Kate WILHELM Titre original : Listen, Listen, 1981 Première parution : Boston, USA : Houghton Mifflin Company, novembre 1981 Traduction de Sylvie AUDOLY Illustration de Laurence TERREL
DENOËL
(Paris, France), coll. Présence du futur n° 380 Dépôt légal : mai 1984, Achevé d'imprimer : avril 1984 Première édition Recueil de nouvelles, 256 pages, catégorie / prix : 6 ISBN : 2-207-30380-2 Format : 10,7 x 17,8 cm Genre : Science-Fiction
La nouvelle "The Winter Beach" qui figure dans le recueil original, et qui au moment de la parution française de ce livre, devait paraître en VO dans "Welcome, Chaos", a finalement été traduite dans "Bonjour, Chaos" (PdF n°402, juin 1985).
Quatrième de couverture
N'offrez jamais un télescope à votre fils pour l'anniversaire de ses douze ans... S'il lui venait à l'esprit de le braquer sur la fenêtre d'en face plutôt que sur les étoiles, sa vie entière en serait changée.
Méfiez-vous des belles étrangères qui semblent vous trouver à leur goût... surtout si votre horoscope est désastreux pour la semaine ! Enfin ne vous promenez pas seul la nuit dans le désert... Car la lisière de la réalité est incertaine et, quelquefois, ce n'est pas la terre qui tremble : ce sont le temps et l'espace qui vous entraînent dans une sarabande dont vous ne sortirez pas intact.
L'auteur :
Kate Wilhelm, est la femme de Damon Knight, le célèbre anthologiste et découvreur de talents.
Présence du Futur a publié d'elle des recueils de nouvelles et plusieurs romans, dont le Temps des genevriers qui a remporté le prix Apollo.
1 - (non mentionné), Note de l'éditeur, pages 7 à 7, notes 2 - La Barrière sous la lune (Moongate, 1978), pages 7 à 106, nouvelle, trad.

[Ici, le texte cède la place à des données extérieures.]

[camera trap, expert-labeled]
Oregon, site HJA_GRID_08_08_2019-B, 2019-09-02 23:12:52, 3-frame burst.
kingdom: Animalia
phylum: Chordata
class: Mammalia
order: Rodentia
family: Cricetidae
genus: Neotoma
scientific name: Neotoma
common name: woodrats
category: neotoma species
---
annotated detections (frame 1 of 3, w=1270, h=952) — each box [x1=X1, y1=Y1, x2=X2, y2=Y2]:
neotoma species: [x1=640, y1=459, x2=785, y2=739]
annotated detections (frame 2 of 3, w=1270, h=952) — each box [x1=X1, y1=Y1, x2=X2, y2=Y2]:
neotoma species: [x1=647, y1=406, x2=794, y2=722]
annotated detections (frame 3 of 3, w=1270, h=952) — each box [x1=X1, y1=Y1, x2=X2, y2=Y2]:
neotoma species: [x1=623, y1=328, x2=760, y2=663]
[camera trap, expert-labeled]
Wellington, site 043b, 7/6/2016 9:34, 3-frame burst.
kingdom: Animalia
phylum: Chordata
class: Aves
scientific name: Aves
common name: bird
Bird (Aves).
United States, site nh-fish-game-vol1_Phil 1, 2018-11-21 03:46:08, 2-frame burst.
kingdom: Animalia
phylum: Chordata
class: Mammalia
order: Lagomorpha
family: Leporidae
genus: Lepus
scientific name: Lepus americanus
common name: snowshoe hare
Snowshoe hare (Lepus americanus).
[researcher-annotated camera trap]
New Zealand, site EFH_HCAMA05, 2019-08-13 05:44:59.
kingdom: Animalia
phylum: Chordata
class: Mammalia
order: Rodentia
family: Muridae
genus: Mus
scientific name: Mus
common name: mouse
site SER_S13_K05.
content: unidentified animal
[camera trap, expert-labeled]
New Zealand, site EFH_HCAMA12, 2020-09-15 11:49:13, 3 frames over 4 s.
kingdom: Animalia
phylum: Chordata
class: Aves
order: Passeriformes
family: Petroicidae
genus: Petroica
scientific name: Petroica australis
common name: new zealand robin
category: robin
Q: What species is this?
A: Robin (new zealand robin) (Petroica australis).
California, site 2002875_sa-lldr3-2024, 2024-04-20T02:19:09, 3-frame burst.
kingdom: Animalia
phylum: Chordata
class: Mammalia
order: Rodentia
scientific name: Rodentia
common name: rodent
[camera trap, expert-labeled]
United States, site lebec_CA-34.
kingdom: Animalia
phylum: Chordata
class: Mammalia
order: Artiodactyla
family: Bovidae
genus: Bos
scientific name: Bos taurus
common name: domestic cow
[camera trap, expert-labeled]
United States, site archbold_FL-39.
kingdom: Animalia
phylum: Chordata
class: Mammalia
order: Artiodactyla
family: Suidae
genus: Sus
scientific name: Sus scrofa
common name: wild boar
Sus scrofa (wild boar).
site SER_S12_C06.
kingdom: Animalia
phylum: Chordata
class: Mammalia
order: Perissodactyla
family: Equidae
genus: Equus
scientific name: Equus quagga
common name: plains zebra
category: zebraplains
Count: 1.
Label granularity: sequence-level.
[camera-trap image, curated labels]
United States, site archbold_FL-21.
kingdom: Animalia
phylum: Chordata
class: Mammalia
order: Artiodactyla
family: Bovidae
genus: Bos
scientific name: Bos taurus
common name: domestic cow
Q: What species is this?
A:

Sylvie AUDOLY 3 - Julian (Julian, 1978), pages 107 à 154, nouvelle, trad. Sylvie AUDOLY 4 - Avec un bateau, une aiguille et un peu d'espoir (With Thimbles, with Forks, and Hope, 1981), pages 155 à 221, nouvelle, trad. Sylvie AUDOLY 5 - La Lisière incertaine de la réalité (The Uncertain Edge of Reality, 1980), pages 223 à 243, article, trad. Sylvie AUDOLY
Critiques
Cette injonction n'est qu'un murmure. Il faut bien tendre l'oreille pour la percevoir, percevoir surtout le discours qui suit. « Me servant (...) de la métaphore du lac, je répète que mon intention est d'en rider la surface. (...) La réalité se trouve à la surface ; je veux la troubler, la remettre en question. » Ainsi parlait Kate Wilhelm, dans son allocution faite à l'occasion de Noreascon II, la 38e convention mondiale de la science-fiction de Boston, en 1980 : La lisière incertaine de la réalité, judicieusement reproduite à la fin de ce volume, qui comprend trois longues nouvelles (une quatrième, The winter beach, a été supprimée de l'édition française, car elle forme la première partie d'une roman, Welcome, chaos, qui doit prochainement paraître en « Présence du Futur »).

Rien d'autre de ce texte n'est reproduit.